• Supplied passage:
──────────────────────────────

Ikea launches furniture that wirelessly charges smartphones and tablets

Ikea wireless charging furniture

Swedish furniture giant Ikea has incorporated induction-charging stations into products from its latest collection, which will allow users to wirelessly charge their smartphones.

Lamps, bedside tables and desks in Ikea‘s new collection each have an integrated pad that can charge portable electronic devices simply by placing them on top.

Ikea wireless charging furniture

“Through research and home visits, we know that people hate cable mess,” said Jeanette Skjelmose, Ikea business area manager for lighting and wireless charging.



“They worry about not finding the charger and running out of power,” she continued. “Our new innovative solutions, which integrate wireless charging into home furnishings, will make life at home simpler.”

Ikea wireless charging furniture

Wireless charging – also known as induction charging – powers up mobile devices by using an electromagnetic field to transfer energy.

When in contact, a magnetically charged coiled wire within the station induces a current in another coil located in the device, which can then use that energy to charge its own battery.

Ikea wireless charging furniture

The charging pads in Ikea’s furniture were developed by specialist technology company Qi. Devices with embedded Qi technology – which currently include models by Google Nexus, HTC, Samsung and Nokia – will already by compatible with the furniture products.

For phones and tablets that aren’t currently supported, such as the iPhone and Samsung Galaxy models, Ikea is also launching a range of covers to allow them to perform in the same way.

Ikea wireless charging furniture

The devices automatically begin charging when placed on the flat circular pads, which are identified by a subtle cross on the top.

──────────────────────────────

• Information given:

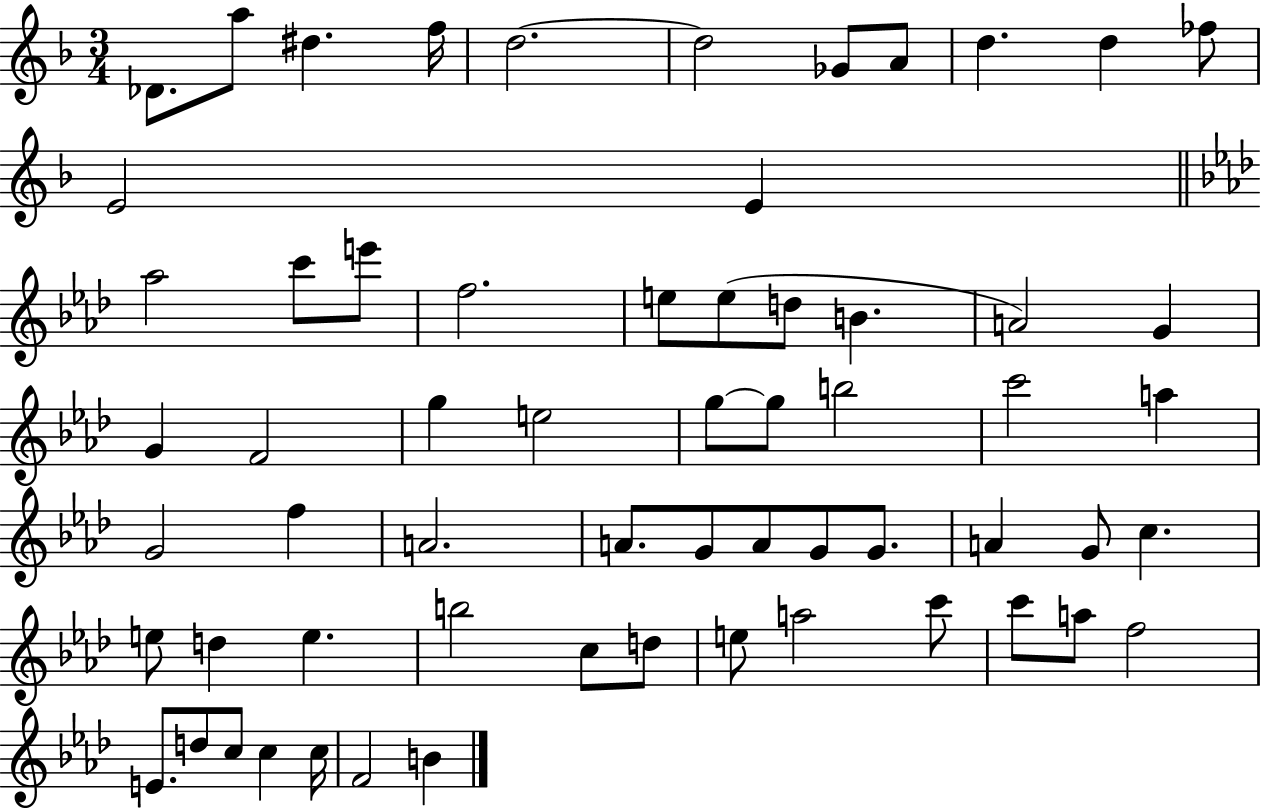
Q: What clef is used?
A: treble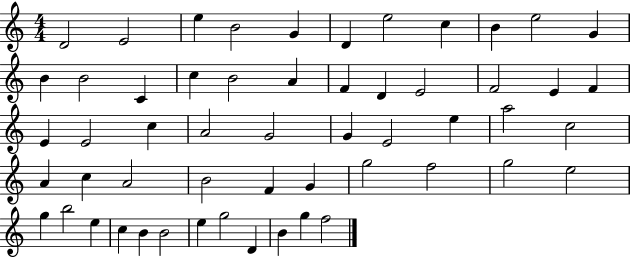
{
  \clef treble
  \numericTimeSignature
  \time 4/4
  \key c \major
  d'2 e'2 | e''4 b'2 g'4 | d'4 e''2 c''4 | b'4 e''2 g'4 | \break b'4 b'2 c'4 | c''4 b'2 a'4 | f'4 d'4 e'2 | f'2 e'4 f'4 | \break e'4 e'2 c''4 | a'2 g'2 | g'4 e'2 e''4 | a''2 c''2 | \break a'4 c''4 a'2 | b'2 f'4 g'4 | g''2 f''2 | g''2 e''2 | \break g''4 b''2 e''4 | c''4 b'4 b'2 | e''4 g''2 d'4 | b'4 g''4 f''2 | \break \bar "|."
}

──────────────────────────────

• Written instruction 1:
Using the article on Ikea's wireless charging furniture, answer these:
(a) What is Jeanette Skjelmose's job title at Ikea?
(b) Which company developed the charging pads in the furniture?
(c) What marks the charging pads on top?
• Written instruction 2:
Write out the Ikea charging furniture article from "When in contact, a" up to and including "on the top.", swapping "covers" for "cases".

• Right answer 1:
(a) Ikea business area manager for lighting and wireless charging
(b) Qi
(c) A subtle cross

• Right answer 2:
When in contact, a magnetically charged coiled wire within the station induces a current in another coil located in the device, which can then use that energy to charge its own battery.

Ikea wireless charging furniture

The charging pads in Ikea’s furniture were developed by specialist technology company Qi. Devices with embedded Qi technology – which currently include models by Google Nexus, HTC, Samsung and Nokia – will already by compatible with the furniture products.

For phones and tablets that aren’t currently supported, such as the iPhone and Samsung Galaxy models, Ikea is also launching a range of cases to allow them to perform in the same way.

Ikea wireless charging furniture

The devices automatically begin charging when placed on the flat circular pads, which are identified by a subtle cross on the top.